Bu bağlamda konuyu müzik eğitimine getirdiğimizde zaten uzun süredir alarm veren anlayış değişimden kaçamayacaktır. Müzik teorisinden müzik dersine geçmek için onlarca yıl kaybeden müzik eğitimi anlayışımız modernite-gelenek çatışması içinde de oldukça vakit kaybetmiş ve bu sürede çocukların ve gençlerin müzik dünyalarından oldukça uzaklaşan tuhaf bir elitist anlayışa bürünmüştü. Müfredatlardaki resmi söylemin içine gömük çocuk ve gençleri korumaya yönelik, popüler kültürün tüm kötülüklerine (?) kalkan olmuş müzik eğitimi, toplumun ve günün koşullarını görerek uygulamalarını gerçekçi hale getirmiş çok sayıda müzik öğretmeni ile de bağını koparmıştı. Tüm bu çatlak ve yapıcı yıkımlar yetmezmiş gibi bir de Covid-19 pandemisi baş gösterdi. Bu süreçte uzaktan eğitim olanakları eğitim sistemimizin büyük sınavlara ve testlere odaklı karakteri nedeniyle beden, resim ve müzik gibi insanlaştırıcı derslere öncelik vermedi.

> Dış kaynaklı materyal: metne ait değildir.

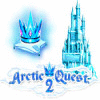 Arctic Quest 2 spil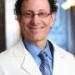 Photo: Dr. Linden Schwartz, MD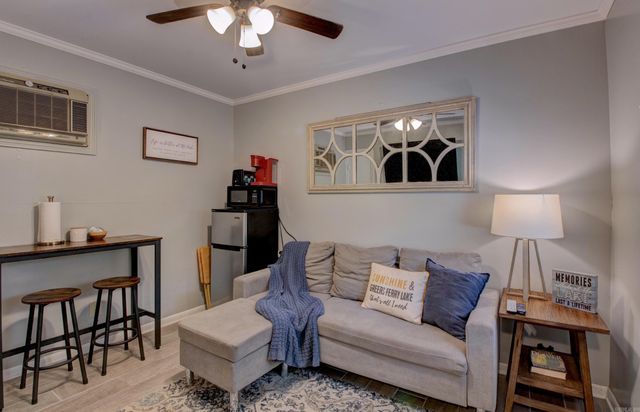 30 Cedar Street, Higden, AR 72067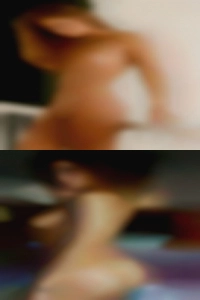 LienCorsello908, naked girls in Newburgh,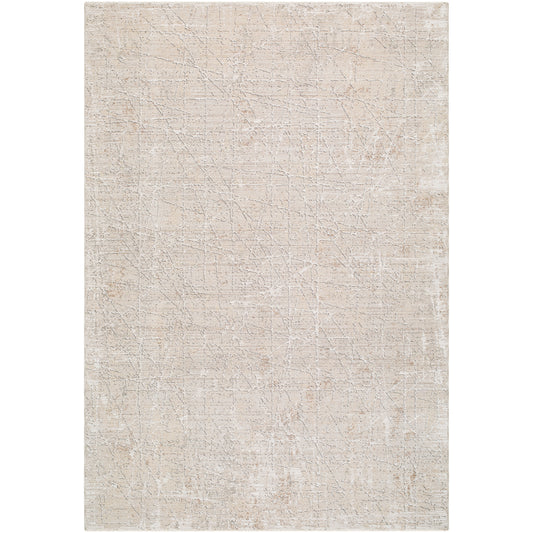 Nathan Graphic NTH2300 Rug - Love-Rugs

Müzik dersleri konusunda öğretmenlerin münferit girişimleri ve bir iki istisna dışında bir uzaktan eğitim eylem planı ortada görünmedi. Henüz bu şok atlatılmadı ancak saat işliyor. Müzik eğitimi sistemimiz önümüzdeki eğitim-öğretim dönemi beklenen sonbahar atağı nedeniyle okulların tekrar açılmamasına hazır mıdır? Müzik öğretmenleri ve alanda çalışan akademisyenlerin uzaktan eğitim içeriği ve teknoloji kullanımının çeşitliliği açısından eylem planları nedir? Uzaktan eğitimde konservatuar ve sahne sanatları gibi “uygulama” gerektiren konular için bir planlama var mıdır? Müzik eğitimi teorikleştirilerek müziğin tabiatı olan “pratik”ten yani çalma, söyleme gibi edimlerden ne kadar uzak kalacaktır? Orkestra ve koro gibi performanslar bilgisayarda editlenmeye devam edecek midir? Çocukların performans ve gelişim düzeylerini editlenmiş videolar ile arttıran ve bu işlerden pek de anlamayan yönetici/veli kitlesinden bu yolla alkış alan öğretmenler uzaktan eğitimci midir yoksa eğitime mi uzaktır?
Bu ve benzer sorular aslında mevcut ve ufuktaki sorunların bir kısmıdır. Çok da aktif olmadığımız bu günler çözüm üretmek için kafa yorma zamanıdır.